[TASK TO COMPLETE] What you give back should be only the lines from the one holding "Classification accuracy for" through the final line of the records, each reproduced exactly.

[Opening TASK INPUT section]

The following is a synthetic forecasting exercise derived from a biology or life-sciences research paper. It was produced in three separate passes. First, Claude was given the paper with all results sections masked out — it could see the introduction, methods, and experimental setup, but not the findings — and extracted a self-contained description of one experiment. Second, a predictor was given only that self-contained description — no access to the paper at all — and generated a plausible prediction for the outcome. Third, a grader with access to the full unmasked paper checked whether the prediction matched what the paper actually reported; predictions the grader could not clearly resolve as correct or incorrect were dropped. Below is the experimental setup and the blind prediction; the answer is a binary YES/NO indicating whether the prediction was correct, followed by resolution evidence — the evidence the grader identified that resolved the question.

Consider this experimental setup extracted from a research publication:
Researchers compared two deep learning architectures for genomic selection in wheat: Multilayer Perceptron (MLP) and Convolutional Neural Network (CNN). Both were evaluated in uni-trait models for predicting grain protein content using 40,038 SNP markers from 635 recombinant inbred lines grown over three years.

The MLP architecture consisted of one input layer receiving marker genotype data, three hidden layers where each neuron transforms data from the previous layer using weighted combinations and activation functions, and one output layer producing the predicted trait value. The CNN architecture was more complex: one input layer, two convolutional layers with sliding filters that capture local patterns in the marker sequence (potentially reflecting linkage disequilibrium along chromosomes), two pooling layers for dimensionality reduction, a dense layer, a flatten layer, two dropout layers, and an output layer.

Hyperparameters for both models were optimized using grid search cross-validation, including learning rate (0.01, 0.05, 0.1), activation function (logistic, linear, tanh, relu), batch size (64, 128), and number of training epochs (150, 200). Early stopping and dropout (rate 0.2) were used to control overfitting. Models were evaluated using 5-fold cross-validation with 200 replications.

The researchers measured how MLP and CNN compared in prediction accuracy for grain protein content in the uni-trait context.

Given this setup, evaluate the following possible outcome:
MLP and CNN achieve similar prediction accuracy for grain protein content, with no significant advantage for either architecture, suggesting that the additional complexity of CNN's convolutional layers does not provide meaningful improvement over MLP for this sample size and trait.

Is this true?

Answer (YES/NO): NO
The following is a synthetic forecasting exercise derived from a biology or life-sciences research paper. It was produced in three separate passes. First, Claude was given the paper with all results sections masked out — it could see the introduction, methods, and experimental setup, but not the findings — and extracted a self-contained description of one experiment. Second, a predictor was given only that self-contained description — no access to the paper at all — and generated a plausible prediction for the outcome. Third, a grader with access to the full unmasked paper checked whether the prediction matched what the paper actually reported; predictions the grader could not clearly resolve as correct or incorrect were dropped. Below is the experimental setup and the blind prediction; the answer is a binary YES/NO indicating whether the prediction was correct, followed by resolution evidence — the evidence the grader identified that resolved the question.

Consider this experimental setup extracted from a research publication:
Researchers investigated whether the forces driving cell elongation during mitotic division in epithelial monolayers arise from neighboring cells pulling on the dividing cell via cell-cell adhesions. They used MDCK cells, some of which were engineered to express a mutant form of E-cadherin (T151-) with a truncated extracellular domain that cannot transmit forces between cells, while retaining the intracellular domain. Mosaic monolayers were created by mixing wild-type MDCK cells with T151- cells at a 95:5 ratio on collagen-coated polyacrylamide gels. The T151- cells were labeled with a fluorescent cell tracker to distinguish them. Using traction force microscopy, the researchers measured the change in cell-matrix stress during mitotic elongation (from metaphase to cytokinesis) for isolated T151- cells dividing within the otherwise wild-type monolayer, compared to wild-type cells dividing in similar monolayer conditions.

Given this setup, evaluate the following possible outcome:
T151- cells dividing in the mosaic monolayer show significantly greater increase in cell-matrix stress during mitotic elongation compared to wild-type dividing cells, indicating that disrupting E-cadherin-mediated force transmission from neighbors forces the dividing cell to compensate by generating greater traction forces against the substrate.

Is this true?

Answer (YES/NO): NO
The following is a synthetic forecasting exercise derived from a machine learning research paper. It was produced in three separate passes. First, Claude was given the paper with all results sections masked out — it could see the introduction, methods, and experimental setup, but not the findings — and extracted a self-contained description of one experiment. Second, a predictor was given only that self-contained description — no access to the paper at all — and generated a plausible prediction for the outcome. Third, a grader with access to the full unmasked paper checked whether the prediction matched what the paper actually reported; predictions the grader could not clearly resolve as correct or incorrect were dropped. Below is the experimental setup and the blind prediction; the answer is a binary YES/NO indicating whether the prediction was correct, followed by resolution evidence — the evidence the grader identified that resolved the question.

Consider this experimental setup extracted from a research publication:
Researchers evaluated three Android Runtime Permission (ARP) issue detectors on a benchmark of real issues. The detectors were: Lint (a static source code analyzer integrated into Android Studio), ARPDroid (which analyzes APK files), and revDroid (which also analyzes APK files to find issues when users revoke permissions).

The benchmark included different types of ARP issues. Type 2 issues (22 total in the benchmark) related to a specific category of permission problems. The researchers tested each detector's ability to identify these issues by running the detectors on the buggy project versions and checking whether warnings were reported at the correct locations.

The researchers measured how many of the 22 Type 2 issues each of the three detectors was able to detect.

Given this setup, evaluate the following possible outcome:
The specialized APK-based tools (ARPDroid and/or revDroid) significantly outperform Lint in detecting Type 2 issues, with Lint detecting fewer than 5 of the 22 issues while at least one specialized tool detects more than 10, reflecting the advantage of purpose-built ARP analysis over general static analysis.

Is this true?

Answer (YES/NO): NO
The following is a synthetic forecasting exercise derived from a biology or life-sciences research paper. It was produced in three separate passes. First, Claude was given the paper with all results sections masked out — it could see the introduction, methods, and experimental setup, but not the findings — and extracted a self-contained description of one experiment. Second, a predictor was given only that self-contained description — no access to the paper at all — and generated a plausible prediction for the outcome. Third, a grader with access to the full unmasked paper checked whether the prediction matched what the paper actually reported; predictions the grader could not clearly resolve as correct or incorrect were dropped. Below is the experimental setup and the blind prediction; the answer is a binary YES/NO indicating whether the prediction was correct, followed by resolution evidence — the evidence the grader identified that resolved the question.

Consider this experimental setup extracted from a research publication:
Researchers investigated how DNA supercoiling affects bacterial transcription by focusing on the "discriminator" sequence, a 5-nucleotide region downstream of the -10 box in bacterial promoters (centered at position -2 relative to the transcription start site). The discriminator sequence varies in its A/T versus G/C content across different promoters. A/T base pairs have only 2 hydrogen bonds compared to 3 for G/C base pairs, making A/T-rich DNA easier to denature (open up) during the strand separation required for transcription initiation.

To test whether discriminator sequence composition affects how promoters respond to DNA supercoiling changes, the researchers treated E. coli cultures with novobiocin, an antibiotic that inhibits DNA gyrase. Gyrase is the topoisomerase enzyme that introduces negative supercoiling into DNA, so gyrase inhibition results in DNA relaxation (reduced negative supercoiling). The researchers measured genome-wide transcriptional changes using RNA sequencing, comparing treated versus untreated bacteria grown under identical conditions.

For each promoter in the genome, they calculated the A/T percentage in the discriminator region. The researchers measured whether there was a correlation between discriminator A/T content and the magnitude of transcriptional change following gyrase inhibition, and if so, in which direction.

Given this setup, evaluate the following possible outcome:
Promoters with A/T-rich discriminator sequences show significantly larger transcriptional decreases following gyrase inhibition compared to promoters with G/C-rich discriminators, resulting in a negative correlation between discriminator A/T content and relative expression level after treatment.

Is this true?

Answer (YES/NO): NO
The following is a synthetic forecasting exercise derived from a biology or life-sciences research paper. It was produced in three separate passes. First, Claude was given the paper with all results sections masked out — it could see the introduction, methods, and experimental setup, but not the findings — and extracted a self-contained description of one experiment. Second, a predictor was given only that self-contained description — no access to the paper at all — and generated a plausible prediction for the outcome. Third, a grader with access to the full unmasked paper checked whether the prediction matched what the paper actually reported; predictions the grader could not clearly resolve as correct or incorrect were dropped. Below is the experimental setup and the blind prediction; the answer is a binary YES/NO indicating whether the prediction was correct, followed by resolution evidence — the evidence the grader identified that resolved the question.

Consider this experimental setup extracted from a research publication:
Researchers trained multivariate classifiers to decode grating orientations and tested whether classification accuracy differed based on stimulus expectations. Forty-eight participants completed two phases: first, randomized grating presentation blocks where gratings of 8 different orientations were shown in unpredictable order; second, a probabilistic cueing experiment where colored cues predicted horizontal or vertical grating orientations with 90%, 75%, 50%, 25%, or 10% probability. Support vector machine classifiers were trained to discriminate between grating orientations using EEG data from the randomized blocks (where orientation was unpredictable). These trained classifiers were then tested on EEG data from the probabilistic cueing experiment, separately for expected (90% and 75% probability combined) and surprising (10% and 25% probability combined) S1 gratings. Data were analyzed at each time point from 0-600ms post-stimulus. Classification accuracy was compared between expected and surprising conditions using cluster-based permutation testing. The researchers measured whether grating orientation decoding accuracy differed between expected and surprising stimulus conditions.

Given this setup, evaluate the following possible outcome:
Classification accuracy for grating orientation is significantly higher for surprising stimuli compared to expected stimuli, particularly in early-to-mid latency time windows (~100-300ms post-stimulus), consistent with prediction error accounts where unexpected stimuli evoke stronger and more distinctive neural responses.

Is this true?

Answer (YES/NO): NO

[Closing TASK INPUT section]

[TASK RESULT]
Classification accuracy for grating orientation is significantly higher for surprising stimuli compared to expected stimuli, particularly in early-to-mid latency time windows (~100-300ms post-stimulus), consistent with prediction error accounts where unexpected stimuli evoke stronger and more distinctive neural responses.

Is this true?

Answer (YES/NO): NO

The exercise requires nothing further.